# Do you browse anonymously



## Durbrow (Apr 9, 2005)

Two questions: Do you browse anonymously? And if so how? This is prompted by an interesting (and free) application I am considering called Tor. Info is at http://tor.eff.org/. Thanks for any feedback or impressions.


----------



## The Ghost (Apr 9, 2005)

Durbrow said:
			
		

> Two questions: Do you browse anonymously? And if so how? This is prompted by an interesting (and free) application I am considering called Tor. Info is at http://tor.eff.org/. Thanks for any feedback or impressions.



I don't bowse anonymously because I don't feel threatened. But, doing so might be a good idea under the right circumstances. The issues raised by your posted link are interesting. I can't say that I have spent enough time on the issues raised to have positions. Inititally, I feel sympathetic to the things the Electronic Freedom Foundation appears to stand for, but taking positions would take some study on my part. I don't like to be seduced by what seems good at first glance.


----------



## padishahemperor (Apr 10, 2005)

Who'd want to?


----------



## Giaguara (Apr 10, 2005)

Testing...


----------



## Giaguara (Apr 10, 2005)

... not in the mood for port mapping. I think we haven't opened the port 8118 in the airport, so thatswhy I get 503s anytime I try to connect to any domain. I might try at work though.


----------



## ScottW (Apr 10, 2005)

There are different means to using the web anonymously. It depends on who you are wanting to avoid monitoring you.

For example, at work, you may not wish to have company IT guys being able to monitor your every click. One way to get around this (assuming the door is open) is to use SSH to create a tunnel to a computer on the internet (home or whatever) and setup a proxy like squid to browser the internet, use instant messaging, etc.

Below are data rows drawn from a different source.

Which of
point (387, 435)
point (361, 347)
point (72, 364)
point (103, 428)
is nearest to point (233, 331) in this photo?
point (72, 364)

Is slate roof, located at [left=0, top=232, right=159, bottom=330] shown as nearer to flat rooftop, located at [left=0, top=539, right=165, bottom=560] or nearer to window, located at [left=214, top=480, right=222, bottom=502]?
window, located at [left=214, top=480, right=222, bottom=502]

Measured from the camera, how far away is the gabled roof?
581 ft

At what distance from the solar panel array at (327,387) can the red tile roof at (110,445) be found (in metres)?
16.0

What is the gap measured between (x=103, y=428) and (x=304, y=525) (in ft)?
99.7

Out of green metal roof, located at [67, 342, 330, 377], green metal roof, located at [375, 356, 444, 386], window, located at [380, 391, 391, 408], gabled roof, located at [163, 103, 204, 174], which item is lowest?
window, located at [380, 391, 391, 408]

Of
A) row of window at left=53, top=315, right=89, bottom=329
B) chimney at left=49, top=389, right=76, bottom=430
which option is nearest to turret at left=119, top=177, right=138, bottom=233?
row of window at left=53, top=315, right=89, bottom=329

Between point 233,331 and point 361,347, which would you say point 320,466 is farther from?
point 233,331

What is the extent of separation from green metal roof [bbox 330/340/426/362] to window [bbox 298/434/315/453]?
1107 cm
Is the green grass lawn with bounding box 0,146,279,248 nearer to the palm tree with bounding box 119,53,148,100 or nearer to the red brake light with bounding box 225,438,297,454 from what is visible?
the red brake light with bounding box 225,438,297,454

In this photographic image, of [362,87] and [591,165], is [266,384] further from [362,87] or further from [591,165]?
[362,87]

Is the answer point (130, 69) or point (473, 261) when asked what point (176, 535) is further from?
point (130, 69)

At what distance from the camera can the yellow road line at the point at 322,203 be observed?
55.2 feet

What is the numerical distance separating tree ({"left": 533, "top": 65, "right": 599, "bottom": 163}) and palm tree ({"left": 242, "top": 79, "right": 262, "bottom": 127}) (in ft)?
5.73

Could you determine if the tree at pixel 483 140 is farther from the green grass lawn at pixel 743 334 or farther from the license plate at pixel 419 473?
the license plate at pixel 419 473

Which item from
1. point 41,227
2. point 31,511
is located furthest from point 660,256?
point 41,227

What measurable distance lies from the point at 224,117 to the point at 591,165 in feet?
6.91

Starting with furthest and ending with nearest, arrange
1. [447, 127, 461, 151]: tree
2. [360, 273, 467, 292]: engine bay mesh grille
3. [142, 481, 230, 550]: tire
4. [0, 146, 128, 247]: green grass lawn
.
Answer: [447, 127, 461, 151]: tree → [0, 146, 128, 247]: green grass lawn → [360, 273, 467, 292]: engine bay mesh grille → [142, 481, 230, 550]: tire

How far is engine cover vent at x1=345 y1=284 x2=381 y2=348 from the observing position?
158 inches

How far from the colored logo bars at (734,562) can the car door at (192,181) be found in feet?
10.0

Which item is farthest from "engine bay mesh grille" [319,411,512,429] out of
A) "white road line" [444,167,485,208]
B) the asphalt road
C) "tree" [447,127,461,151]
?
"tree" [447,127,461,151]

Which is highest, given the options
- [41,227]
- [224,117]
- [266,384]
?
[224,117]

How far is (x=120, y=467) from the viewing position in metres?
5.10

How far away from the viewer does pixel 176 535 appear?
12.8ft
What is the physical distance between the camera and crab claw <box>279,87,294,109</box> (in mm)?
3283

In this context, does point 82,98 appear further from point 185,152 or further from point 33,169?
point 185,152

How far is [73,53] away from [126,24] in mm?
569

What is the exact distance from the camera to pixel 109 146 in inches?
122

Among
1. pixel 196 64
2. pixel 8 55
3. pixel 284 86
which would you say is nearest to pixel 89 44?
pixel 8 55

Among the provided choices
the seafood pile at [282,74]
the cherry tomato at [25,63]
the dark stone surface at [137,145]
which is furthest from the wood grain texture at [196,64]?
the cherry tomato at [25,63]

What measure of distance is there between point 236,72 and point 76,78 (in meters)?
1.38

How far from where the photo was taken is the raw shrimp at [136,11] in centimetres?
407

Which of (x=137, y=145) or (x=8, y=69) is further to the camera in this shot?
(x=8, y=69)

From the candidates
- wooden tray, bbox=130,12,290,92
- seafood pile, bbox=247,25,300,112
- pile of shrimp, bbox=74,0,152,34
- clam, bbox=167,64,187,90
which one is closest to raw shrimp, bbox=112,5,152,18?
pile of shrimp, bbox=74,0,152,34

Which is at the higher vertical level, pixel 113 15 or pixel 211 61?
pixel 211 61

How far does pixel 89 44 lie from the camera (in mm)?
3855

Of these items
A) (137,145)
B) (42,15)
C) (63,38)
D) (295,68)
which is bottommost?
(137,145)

Although you are still "tracked" by the sites you go to, your company can't track you.

If you don't want sites you visit to know the true you, then you must use an anonymous proxy out on the internet. Anything BUT a pay service can be a little annoying.


----------



## bobw (Apr 10, 2005)

http://www.anonymization.com/


----------



## rbuenger (Apr 11, 2005)

Depends on what you call anonymous. First if you just mean http (what most people do) than TOR is the best choice. Many other 'so called anonymizer' just don't do what you believe they should. Just routing you around the world using 10 open proxys just make it worse. Ok, the destination page don't know who you are (if the proxy don't attach a X-Forwarded-For header what they often do) but you should know that many of these 'open' proxys are just there for one reason: filter your traffic 
So TOR is the only thing I would ever use for surfing. And we've set up a great 'tutorial' to get TOR running with privoxy and Firefox. The best combination you can have: http://www.jgmnet.org/torfaq.html

Personally I just use iCab and surf the web without anonymizing because I don't need to hide who I'm. But I do use SSL if it's possible to hide the transfered traffic to all the 'routers' in between.

But what I use is PGP encryted mail and SSL POP3/SMTP. And if possible with the buddy I also use PGP IM (Jabber)


----------



## johntherevelato (Jan 22, 2006)

Giaguara said:
			
		

> ... not in the mood for port mapping. I think we haven't opened the port 8118 in the airport, so thatswhy I get 503s anytime I try to connect to any domain. I might try at work though.



I know that this is an old posting, but when trying to use Tor's proxy server, am getting a page not found or you're not connected to the internet error. Am using an Airport. Does the Airport need to be configured to the port 8118 setting? Thank you.


----------